Saturday, May 9, 2026

Kings and Knaves

Britain's King Charles III could have, as many people wished he would have, stayed home and not visited the United States to celebrate this sorry excuse for a nation for its semiquincentennial (doesn't that word make you want to throw up??).  But it was good that he did.

The king addressed a joint session of Congress last week with a speech citing the American government's foundation on English common law and how the Supreme Court preserved the separation of powers by constantly citing the Magna Carta that King John was forced to agree to back in 1215 to limit his powers.  It was the ultimate humiliation for These States - it took a king, and the descendant of the very king we revolted against 250 years ago, to teach Congress about American democracy.

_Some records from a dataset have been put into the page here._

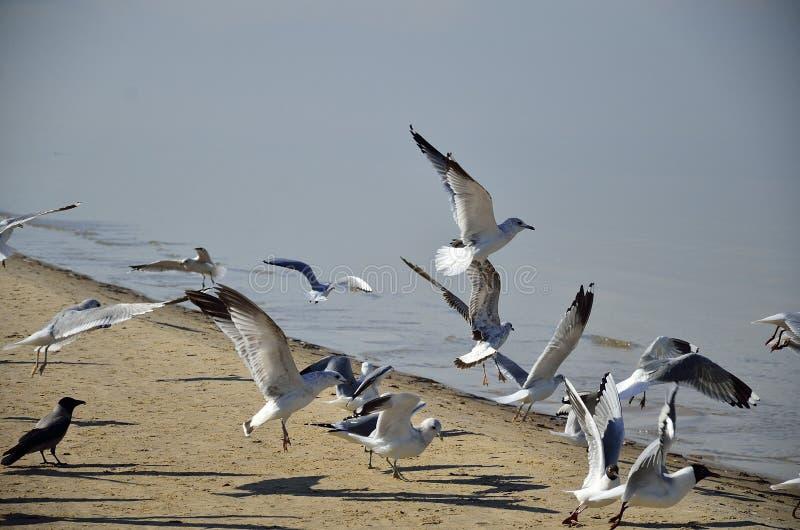 Um rebanho das gaivotas, Yurmala, Letónia foto de stock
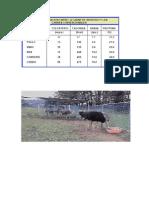 Avestruz tabela comparaçao.pdf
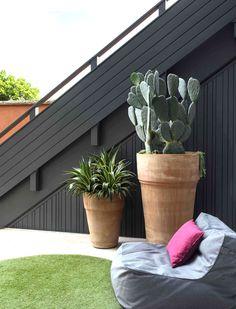 Small Garden Design, Exterior House Colors, Green Garden, Beautiful Space, Caviar, Terracotta, Coffee Shop, Planter Pots, Backyard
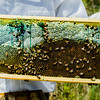 These bees got into a patch of blackberries, which turned their honey into a blue-green color.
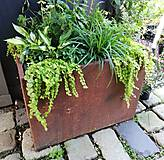 Nádoby - Kovový kvetináč na trvalky, dreviny ... - 13349480_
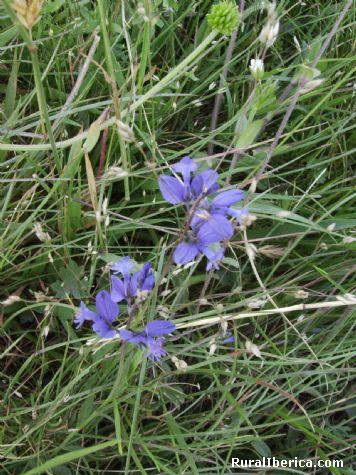 Hermonsa flor azul - PETIN, Orense, Galicia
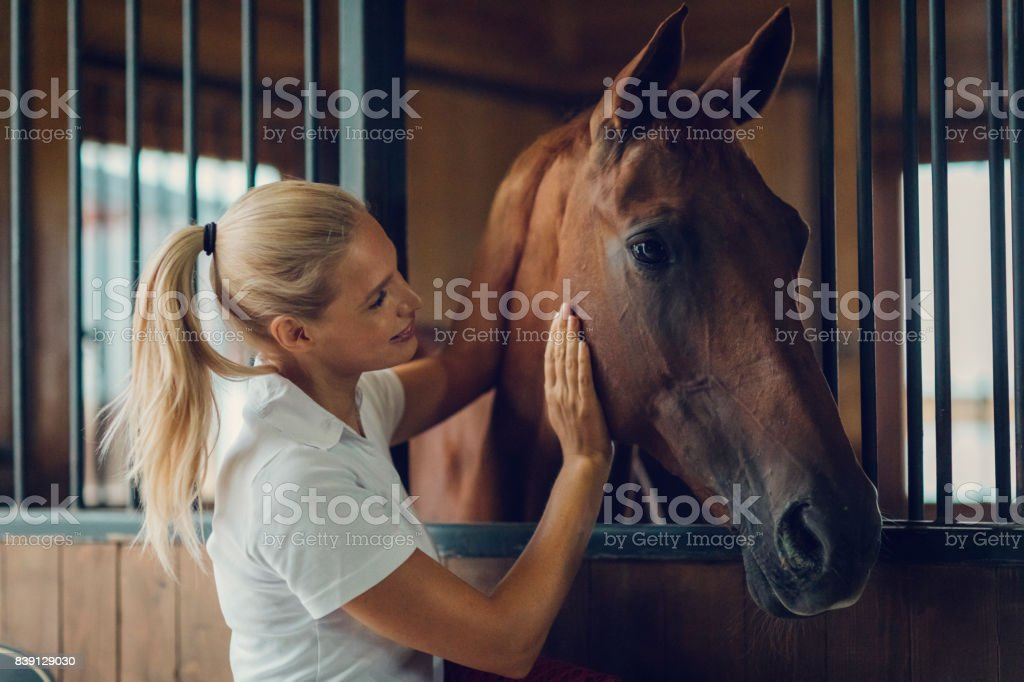Woman in a barn with her horse stock photo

Charles scored another coup with Trump, bequeathing him a bell for display on, say, the narrow elevation of the dining room of the White House or Mar-a-Lago, or on the stern of the yacht . . .a bell end, which is British slang for "dickhead."  What more would you expect from a king who, as Prince of Wales, was a big fan of and also a close friend of comedian Spike Milligan?

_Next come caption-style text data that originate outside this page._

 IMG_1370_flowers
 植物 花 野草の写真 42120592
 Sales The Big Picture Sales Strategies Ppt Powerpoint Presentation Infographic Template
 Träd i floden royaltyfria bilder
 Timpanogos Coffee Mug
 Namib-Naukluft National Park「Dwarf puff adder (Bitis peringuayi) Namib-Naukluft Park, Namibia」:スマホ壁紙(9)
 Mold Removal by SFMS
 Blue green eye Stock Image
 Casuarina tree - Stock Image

All of this obviously went over the heads of the bell-enders in MAGA, who likely think that Magna Carta is a credit card and Spike Milligan is that black guy from Brooklyn who makes all those movies sermonizing about racism.  And it certainly didn't move the Republicans manipulating the congressional district maps in the South, with most of the Southern states redrawing their U.S. House districts to get rid of as many black-majority districts - and as many Democratic-majority districts, which are the same thing down in Dixie - as possible.  Democrats in the one Southern state where a redistricting plan worked out to benefit their own party - Virginia, which is so full of transplanted Northeasterners (including the New Jersey-born Abigail Spanberger, the state's governor) that it's not even a Southern state anymore (hey, it is north of 36°30′) - got a serious blow to their efforts when the state Supreme Court threw out the referendum that allowed gerrymandering to maximize Democratic U.S. House representation from the state, striking it down on a technicality.  Now the Democrats are at a disadvantage in being able to win back the House.  It can still be done, but this revolting development makes it far more difficult.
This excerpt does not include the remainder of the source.